Scraped caption text data:

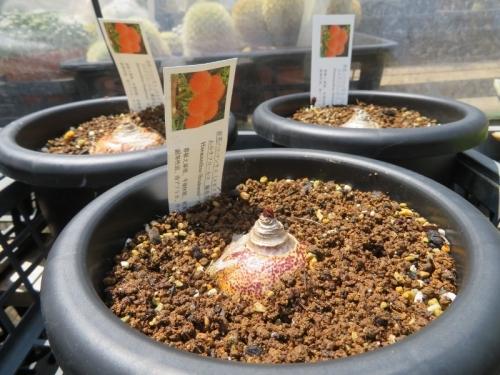 ハエマンサス(スカドクサス)・ムルチフローラ(Haemanthus=Scadoxus multiflorus)、線香花火、ようやく動きました♪2019.06.25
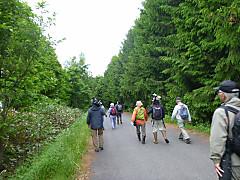 Fnshinrinsouken120609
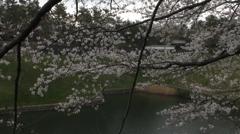 皇居の桜 半蔵門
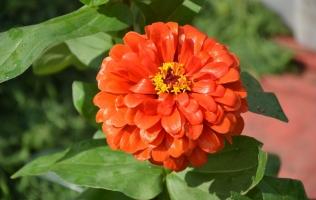 7种在秋天开放的橙色花朵:百日菊,金凤花,孔雀草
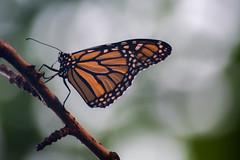 Monarch (Arijit_Roy) Tags: butterfly monarch macro insect toronto ontario brampton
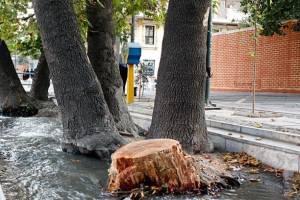 آیا درختان شهر تهران دچار سرطان قارچ رنگی شده اند؟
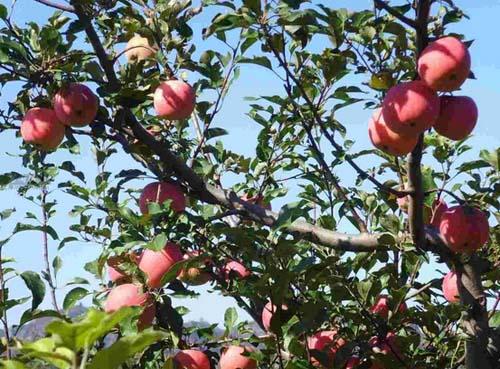 果树为什么要疏花疏果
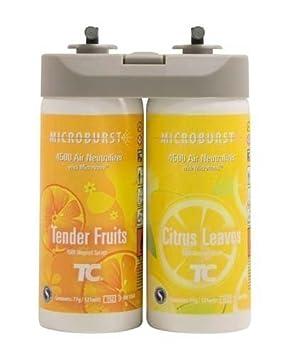 Ráfaga dúo ambientador olor Restickable neutralizador de aerosoles dispensador 4 unidades Fruits/Citrus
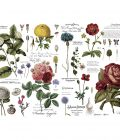 """Redesign Decor Transfers® - Vintage Botanical - total sheet size 48""""x35"""", cut into 6 sheets"""
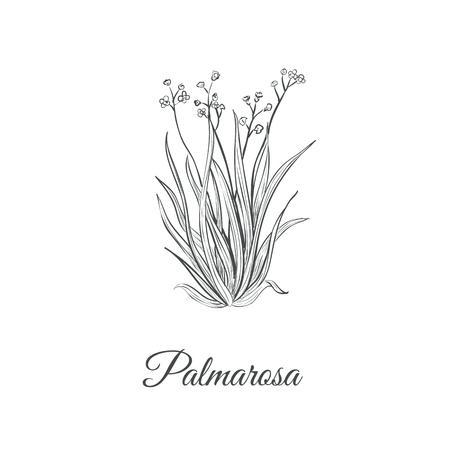 Palmarosa sketch hand drawing. Palmarosa vector illustration
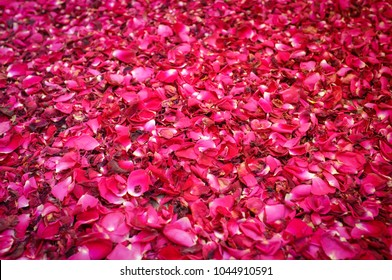 Bed of purple and red rose petals as background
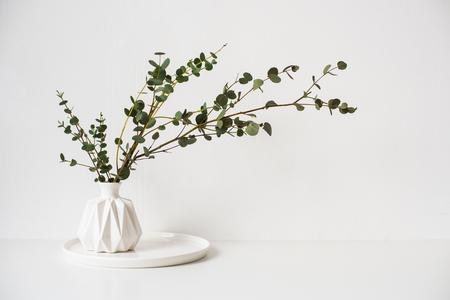 Photo pour Eucalyptus branches in white ceramic vase on empty wall background - image libre de droit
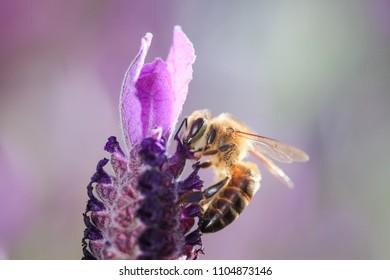 Honey bee feeding on purple flower, close-up
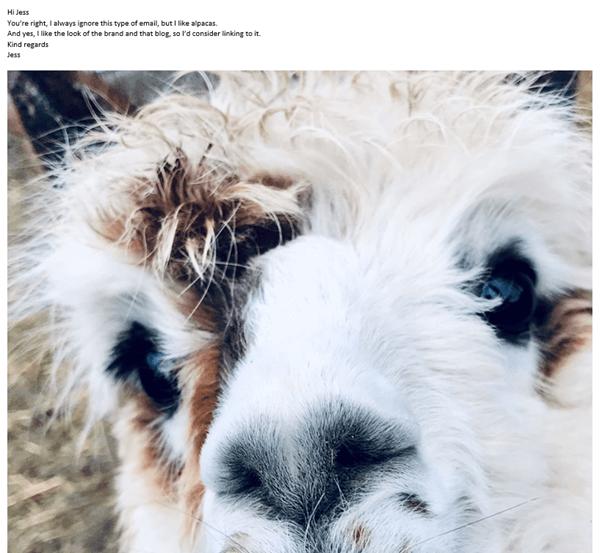 alpaca-example-email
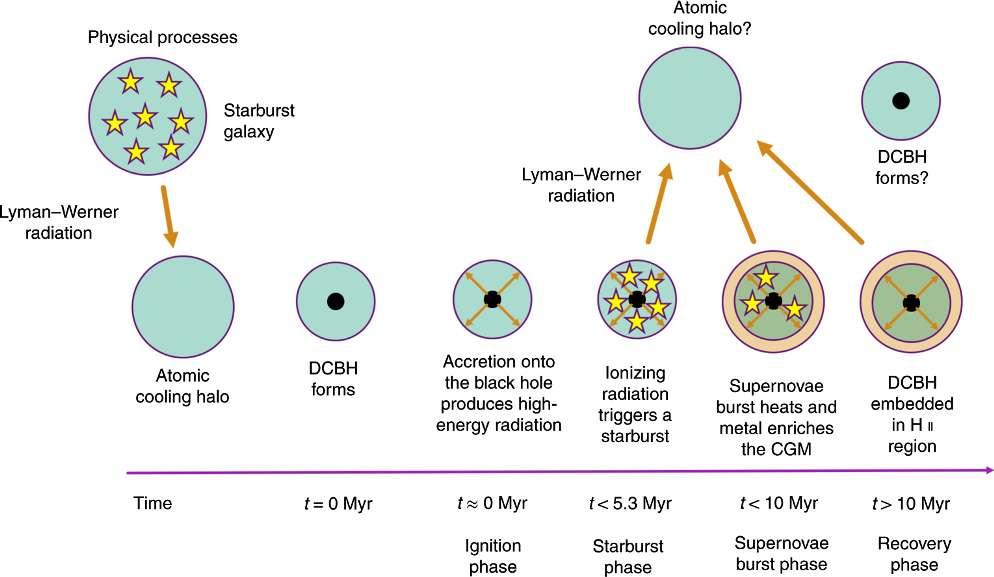 Un schéma du scénario de formation directe de trou noir supermassif, voir les explications ci-dessous. © Nature Astronomy Kirk S Barrow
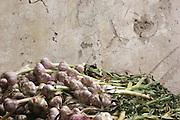 garlic stall at Netanya market, Israel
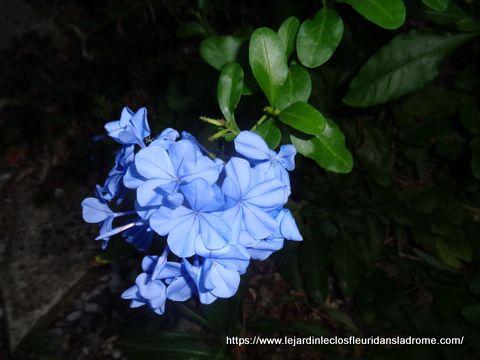 Le Plumbago auriculata ou Dentelaire du Cap est un arbuste semi-grimpant  sud-africaine est appréciée en climat doux pour sa longue et abondante floraison estivale et automnale en panicules de petites fleurs d'un bleu ciel clair et pur. Persitant en climat doux, cet arbuste sera totalement rabattu par le gel, repartant de la souche au printemps après avoir subi de brèves gelées de l'ordre de -8°C. A cultiver en plein soleil, dans un sol profond, fertile, frais à ponctuellement sec, sans excès de calcaire qui fait jaunir le feuillage.exubérant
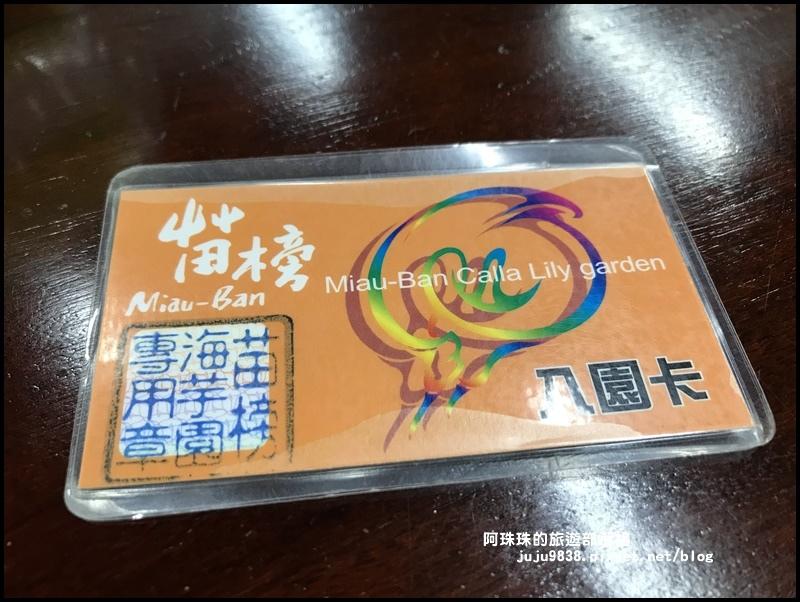 竹子湖海芋季39.JPG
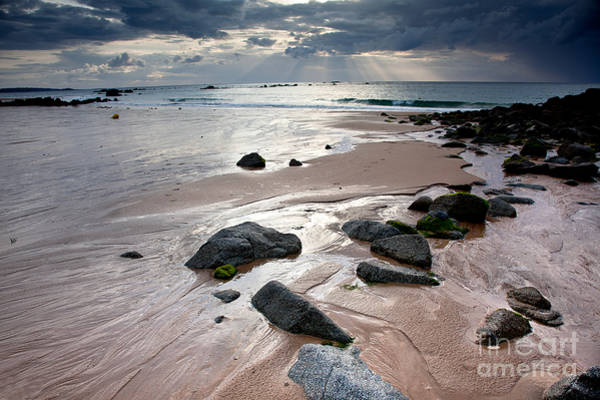 Destination Wall Art - Photograph - Evening At The Sea by Nailia Schwarz
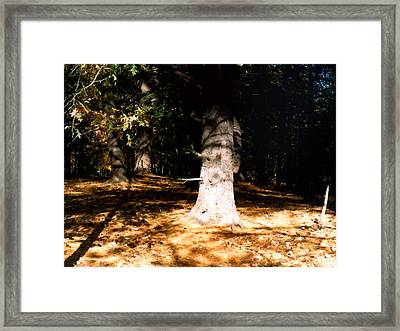 Forest Entrance Framed Print by Paul Sachtleben
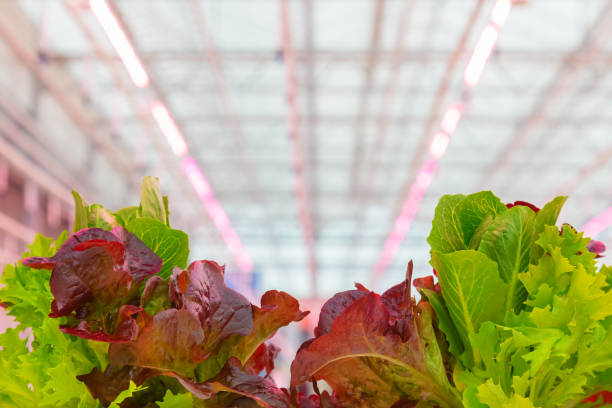 Professional growth of lettuce with pink led lighting stock photo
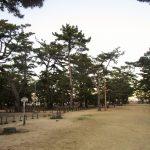 道の駅津田の松原は瀬戸内海の絶景を展望できる、天橋立に匹敵する松林の隠れ名所!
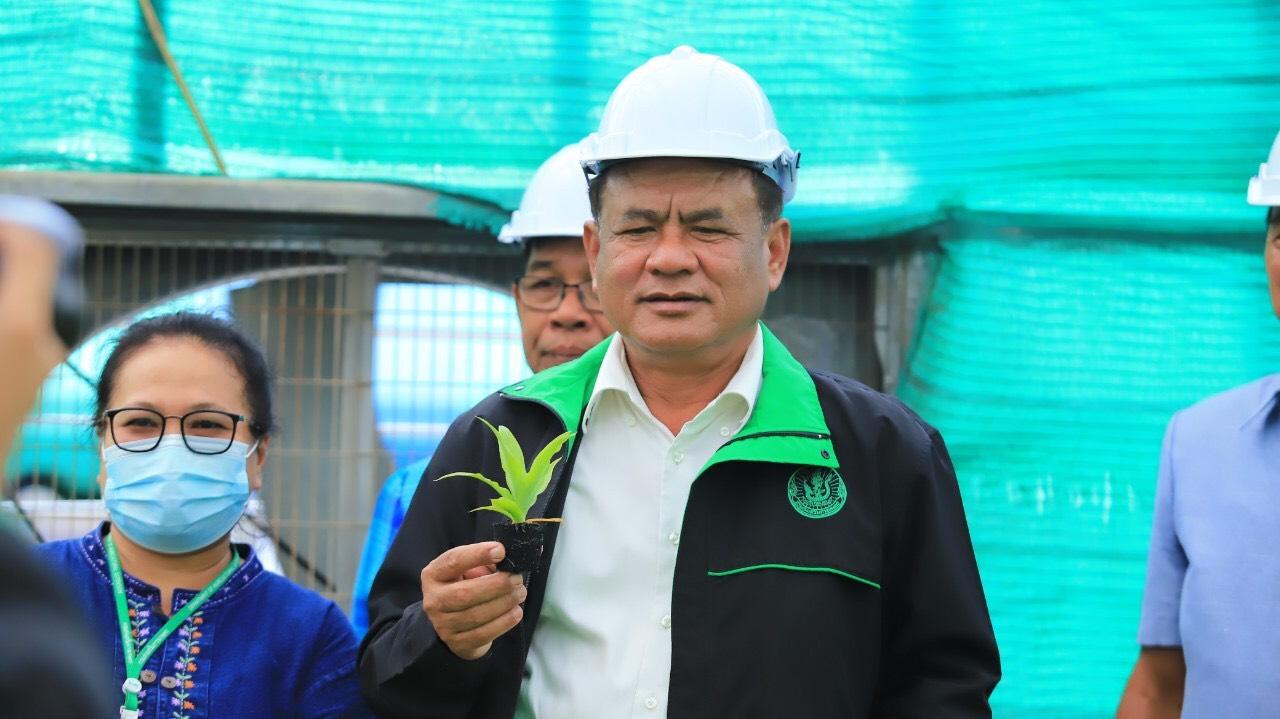 กรมส่งเสริมการเกษตรหนุนปลูกสับปะรดผลสด MD2 พันธุ์ดี โดยการเพาะเลี้ยงเนื้อเยื่อ แทนสับปะรดโรงงาน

- **Exercise aim**
Only lines belong in the copy, not pictures: write out exactly the lines of the records from the first through the one holding "Un schéma du".

- **Written reply**
 ハエマンサス(スカドクサス)・ムルチフローラ(Haemanthus=Scadoxus multiflorus)、線香花火、ようやく動きました♪2019.06.25
 Fnshinrinsouken120609
 皇居の桜 半蔵門
 7种在秋天开放的橙色花朵:百日菊,金凤花,孔雀草
 Monarch (Arijit_Roy) Tags: butterfly monarch macro insect toronto ontario brampton
 آیا درختان شهر تهران دچار سرطان قارچ رنگی شده اند؟
 果树为什么要疏花疏果
 Ráfaga dúo ambientador olor Restickable neutralizador de aerosoles dispensador 4 unidades Fruits/Citrus
 """Redesign Decor Transfers® - Vintage Botanical - total sheet size 48""""x35"""", cut into 6 sheets"""
 Palmarosa sketch hand drawing. Palmarosa vector illustration
 Bed of purple and red rose petals as background
 Photo pour Eucalyptus branches in white ceramic vase on empty wall background - image libre de droit
 Honey bee feeding on purple flower, close-up
 alpaca-example-email
 Un schéma du scénario de formation directe de trou noir supermassif, voir les explications ci-dessous. © Nature Astronomy Kirk S Barrow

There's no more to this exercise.